Texto dado –
══════

Na outra seara, as universidades e institutos de pesquisa precisam expandir os horizontes que muitas vezes se impõem para integrar seus alunos e pesquisadores intensamente no processo de inovação tradicionalmente concebido como um interesse privado das empresas. O "P" e o "D" precisam dar suporte e alavancar o "I" sem receio de perder espaço político e orçamentário. A batalha vai exigir que as placas tectônicas das leis de incentivo sejam reacomodadas, como feito nos anos 1990. Outro risco que vale a pena correr.
Unindo as pontas, novamente cabe ao Governo liderar esta missão. A começar, como escrevi em outra ocasião, ele precisa cuidar da coordenação e da governança de uma estratégia que integre os mais de 20 órgãos do executivo federal que atuam de forma separada nesta agenda digital. Sem falar de compras públicas, o que daria um outro artigo.

══════

Tarefa 1 –
Responda com base no texto sobre inovação:
(a) Quem deve liderar esta missão?
(b) Quantos órgãos do executivo federal atuam nesta agenda digital?
(c) Em que década as leis de incentivo já foram reacomodadas?
Tarefa 2 –
Diga se cada frase concorda com o texto sobre inovação e cite as palavras do texto que decidem:
(a) O "P" e o "D" devem apoiar o "I".
(b) O texto trata das compras públicas em detalhe.
(c) Os órgãos do executivo federal trabalham juntos nesta agenda.
Os registros não entram nesta atividade.

══════

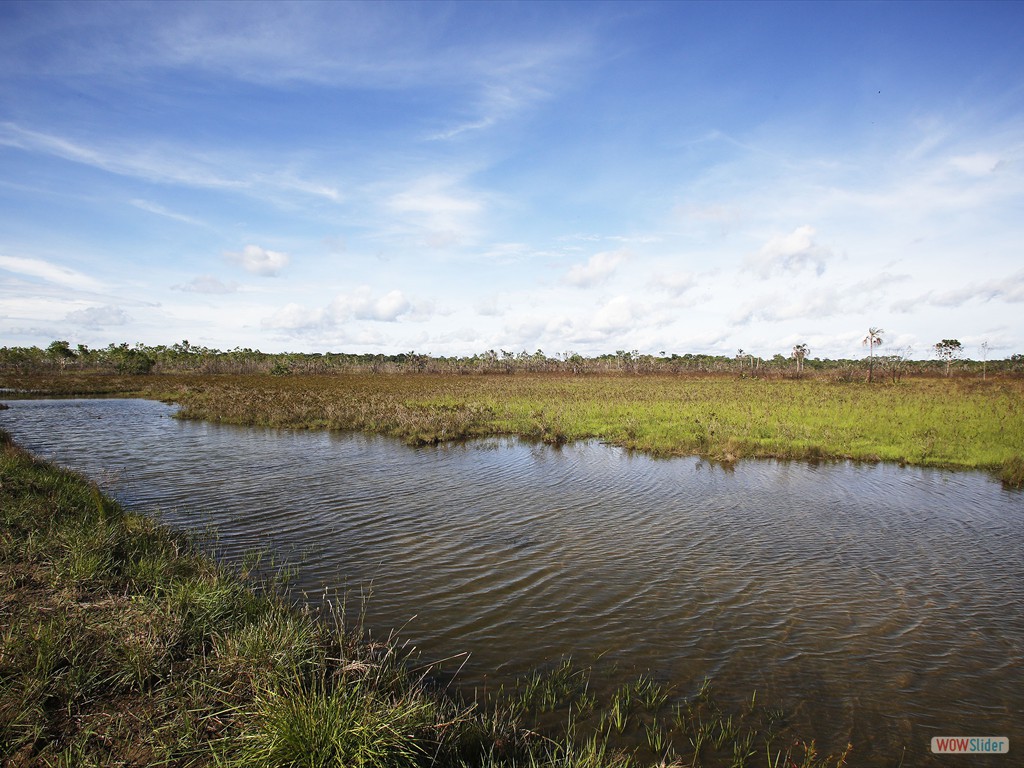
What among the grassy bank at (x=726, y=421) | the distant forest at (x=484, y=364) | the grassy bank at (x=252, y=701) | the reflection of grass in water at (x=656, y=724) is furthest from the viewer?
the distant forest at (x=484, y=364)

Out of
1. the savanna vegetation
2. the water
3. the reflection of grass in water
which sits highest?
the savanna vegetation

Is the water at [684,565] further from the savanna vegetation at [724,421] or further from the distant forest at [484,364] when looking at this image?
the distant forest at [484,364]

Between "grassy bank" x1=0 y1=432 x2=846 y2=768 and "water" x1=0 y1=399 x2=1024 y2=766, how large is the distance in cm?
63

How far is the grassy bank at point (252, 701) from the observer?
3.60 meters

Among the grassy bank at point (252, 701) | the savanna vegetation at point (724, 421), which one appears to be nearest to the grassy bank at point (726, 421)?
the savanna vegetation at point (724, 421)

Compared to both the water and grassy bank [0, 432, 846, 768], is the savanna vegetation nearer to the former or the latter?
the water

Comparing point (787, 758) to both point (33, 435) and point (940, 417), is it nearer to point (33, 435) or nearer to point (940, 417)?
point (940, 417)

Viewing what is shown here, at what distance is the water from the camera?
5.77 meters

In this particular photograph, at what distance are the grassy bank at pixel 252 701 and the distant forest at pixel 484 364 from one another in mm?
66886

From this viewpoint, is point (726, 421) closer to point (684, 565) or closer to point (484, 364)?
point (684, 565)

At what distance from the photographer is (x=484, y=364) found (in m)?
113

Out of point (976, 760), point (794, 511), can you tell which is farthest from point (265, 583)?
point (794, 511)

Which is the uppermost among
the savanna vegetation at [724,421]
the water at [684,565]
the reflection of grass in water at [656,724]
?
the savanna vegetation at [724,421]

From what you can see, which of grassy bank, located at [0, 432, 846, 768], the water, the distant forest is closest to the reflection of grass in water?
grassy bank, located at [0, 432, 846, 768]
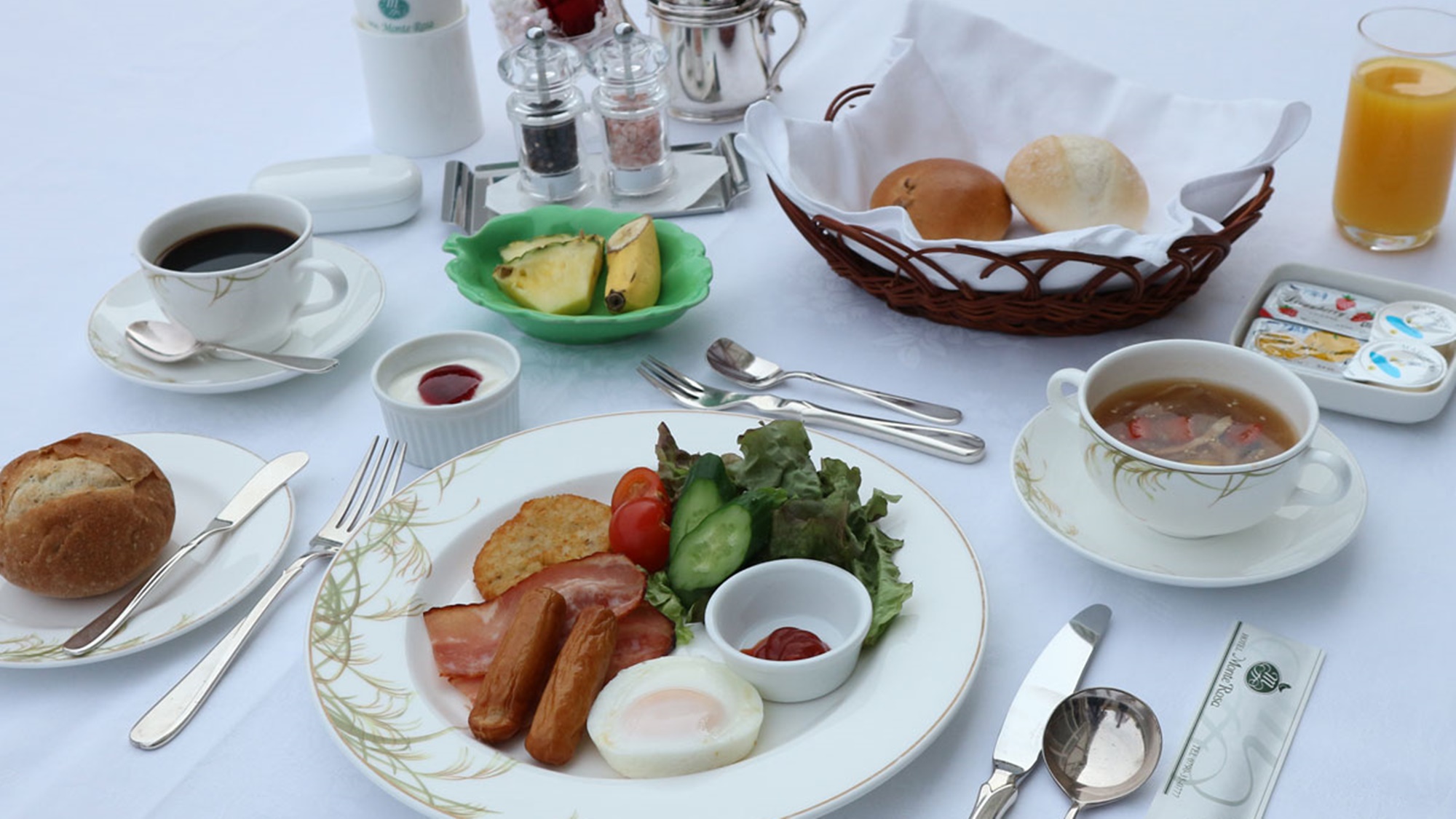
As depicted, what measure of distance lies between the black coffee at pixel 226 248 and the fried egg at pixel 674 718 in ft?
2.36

══════

Solução comentada 1 –
(a) O Governo.
(b) Mais de 20.
(c) Nos anos 1990.

Solução comentada 2 –
(a) Sim: «O "P" e o "D" precisam dar suporte e alavancar o "I"».
(b) Não: «Sem falar de compras públicas, o que daria um outro artigo».
(c) Não: «atuam de forma separada nesta agenda digital».